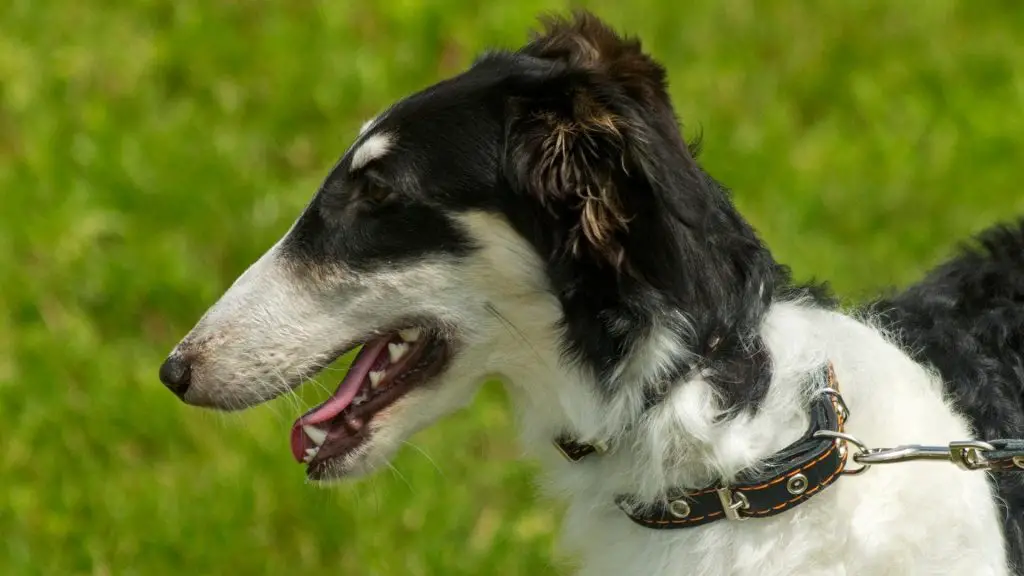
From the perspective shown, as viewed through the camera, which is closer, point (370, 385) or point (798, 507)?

* * *

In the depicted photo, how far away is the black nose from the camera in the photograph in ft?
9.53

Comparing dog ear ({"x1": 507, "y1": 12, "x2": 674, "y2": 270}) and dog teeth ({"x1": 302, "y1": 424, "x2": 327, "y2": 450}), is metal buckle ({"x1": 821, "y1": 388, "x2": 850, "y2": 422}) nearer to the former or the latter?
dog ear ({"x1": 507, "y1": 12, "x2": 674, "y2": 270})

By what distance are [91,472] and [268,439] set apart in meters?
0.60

==

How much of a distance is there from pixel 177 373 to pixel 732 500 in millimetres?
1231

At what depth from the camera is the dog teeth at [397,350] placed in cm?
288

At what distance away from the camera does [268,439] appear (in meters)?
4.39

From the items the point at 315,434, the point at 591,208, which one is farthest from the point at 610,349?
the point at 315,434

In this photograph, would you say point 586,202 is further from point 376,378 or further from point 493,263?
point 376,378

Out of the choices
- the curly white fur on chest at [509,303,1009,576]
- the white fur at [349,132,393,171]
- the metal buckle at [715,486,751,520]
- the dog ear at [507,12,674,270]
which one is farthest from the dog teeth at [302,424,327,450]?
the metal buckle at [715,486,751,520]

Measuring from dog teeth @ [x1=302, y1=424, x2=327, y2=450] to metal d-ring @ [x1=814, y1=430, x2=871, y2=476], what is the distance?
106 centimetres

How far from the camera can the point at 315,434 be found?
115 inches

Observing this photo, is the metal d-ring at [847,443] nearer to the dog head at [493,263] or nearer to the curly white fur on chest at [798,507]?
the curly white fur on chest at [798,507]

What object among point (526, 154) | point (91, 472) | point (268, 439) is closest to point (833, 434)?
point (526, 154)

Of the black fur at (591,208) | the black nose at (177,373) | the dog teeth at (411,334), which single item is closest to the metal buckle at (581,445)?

**Aim**:
Count the lines in the data above that contain the word "distance", and reply with only that number.

**Written solution**:
4